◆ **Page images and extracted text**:

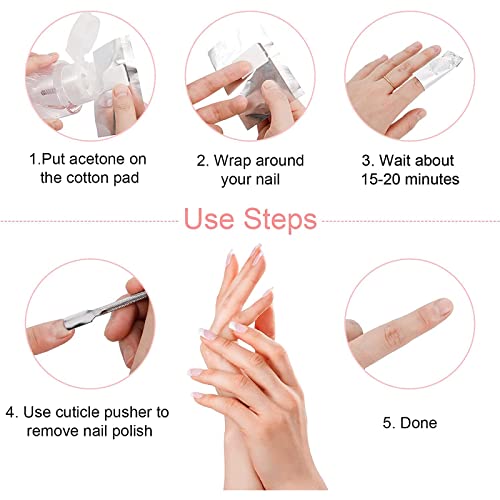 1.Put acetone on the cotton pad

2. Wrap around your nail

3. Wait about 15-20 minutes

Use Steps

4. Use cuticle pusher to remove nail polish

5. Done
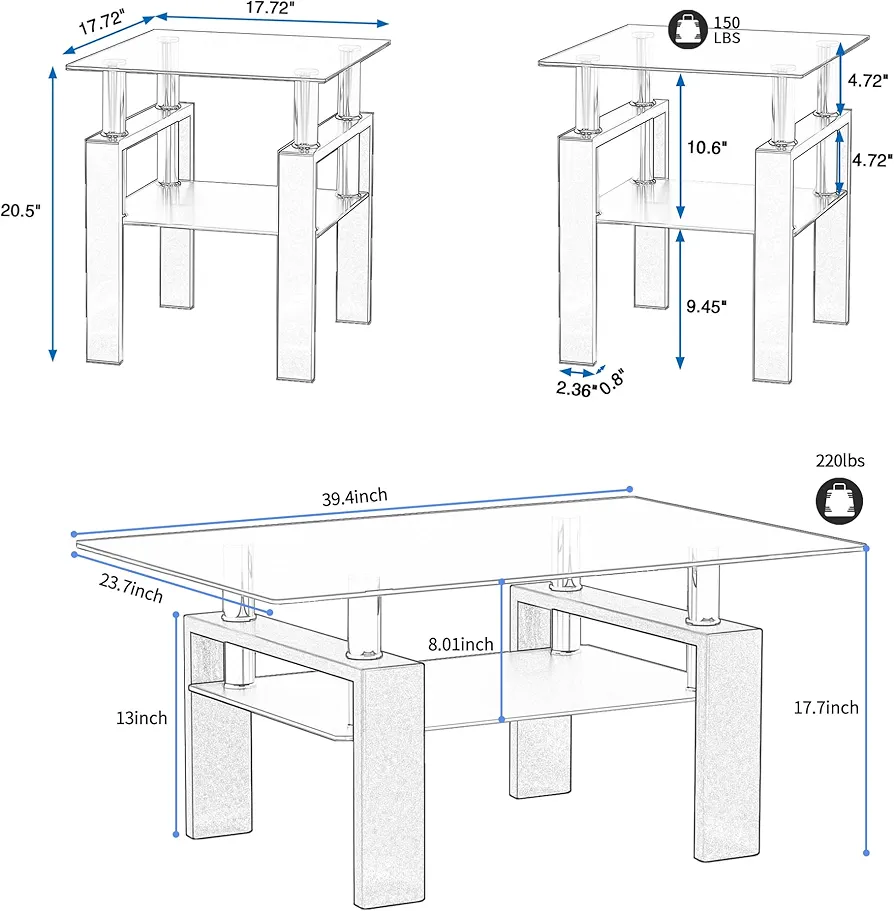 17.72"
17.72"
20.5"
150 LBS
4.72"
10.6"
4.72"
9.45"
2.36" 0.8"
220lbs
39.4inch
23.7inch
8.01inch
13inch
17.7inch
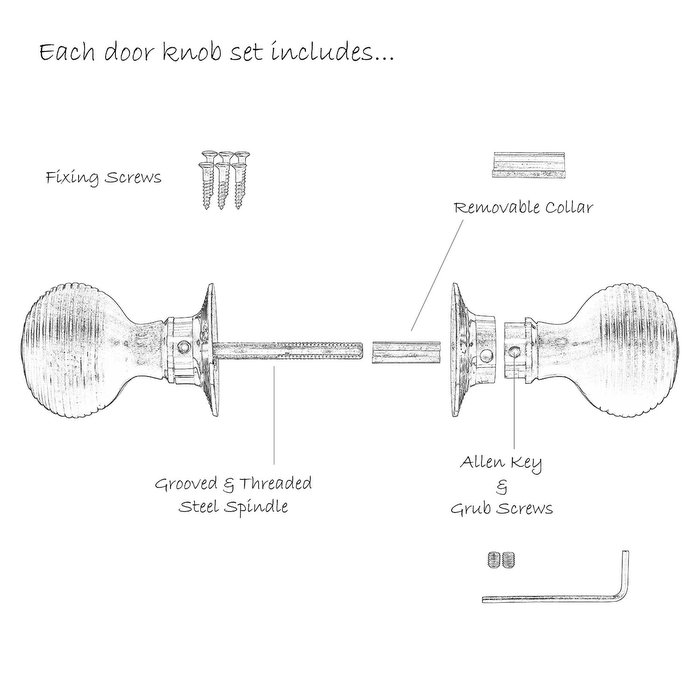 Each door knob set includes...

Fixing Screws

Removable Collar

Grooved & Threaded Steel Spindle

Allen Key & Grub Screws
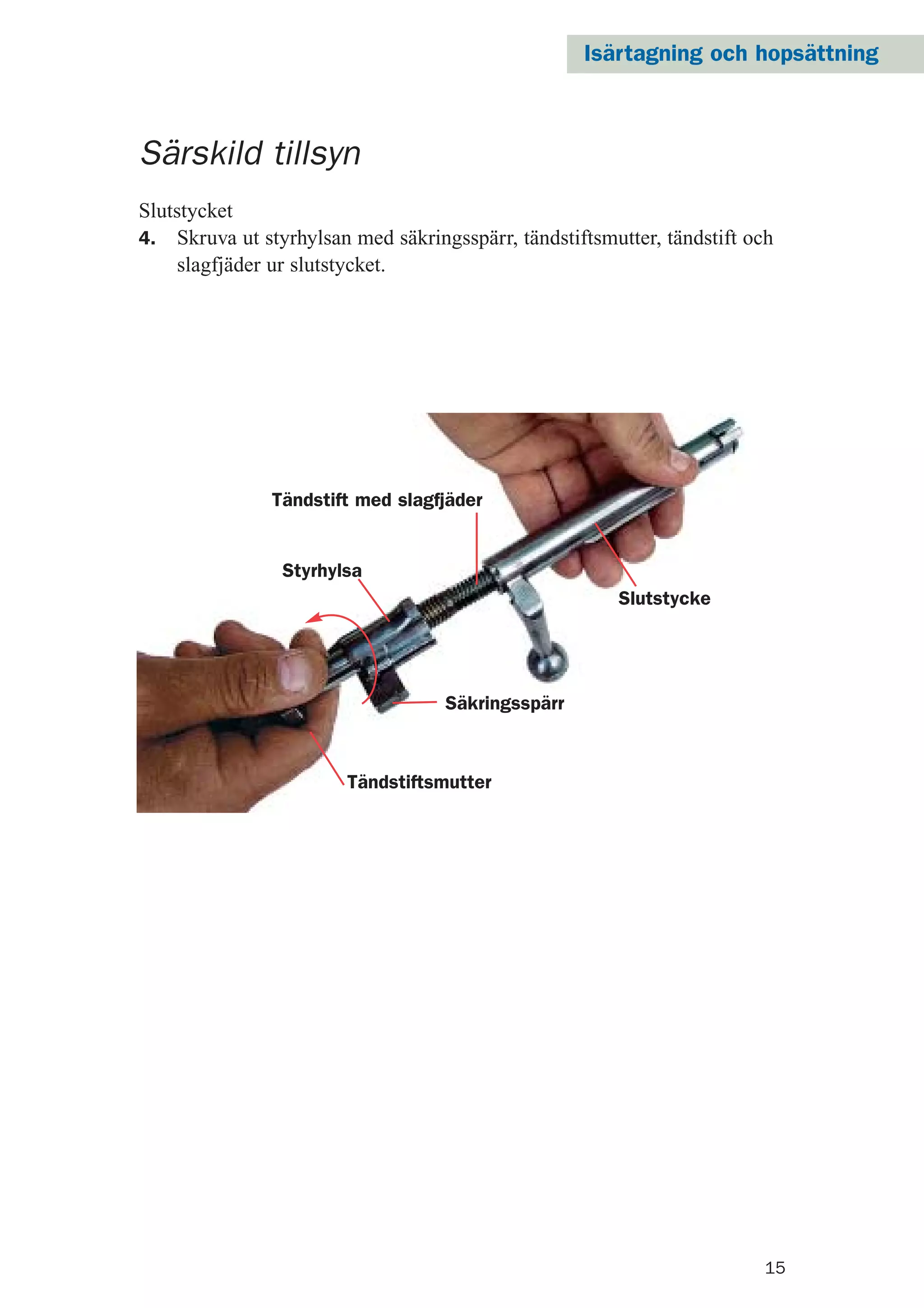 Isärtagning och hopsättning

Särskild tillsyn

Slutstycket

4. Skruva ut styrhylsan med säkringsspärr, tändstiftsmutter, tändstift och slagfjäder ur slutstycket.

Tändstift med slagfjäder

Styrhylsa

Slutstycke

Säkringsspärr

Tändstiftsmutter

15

◆ **Exercise details**:
With the images omitted, retype the records above exactly.

◆ **Exercise response**:
 1.Put acetone on the cotton pad

2. Wrap around your nail

3. Wait about 15-20 minutes

Use Steps

4. Use cuticle pusher to remove nail polish

5. Done
 17.72"
17.72"
20.5"
150 LBS
4.72"
10.6"
4.72"
9.45"
2.36" 0.8"
220lbs
39.4inch
23.7inch
8.01inch
13inch
17.7inch
 Each door knob set includes...

Fixing Screws

Removable Collar

Grooved & Threaded Steel Spindle

Allen Key & Grub Screws
 Isärtagning och hopsättning

Särskild tillsyn

Slutstycket

4. Skruva ut styrhylsan med säkringsspärr, tändstiftsmutter, tändstift och slagfjäder ur slutstycket.

Tändstift med slagfjäder

Styrhylsa

Slutstycke

Säkringsspärr

Tändstiftsmutter

15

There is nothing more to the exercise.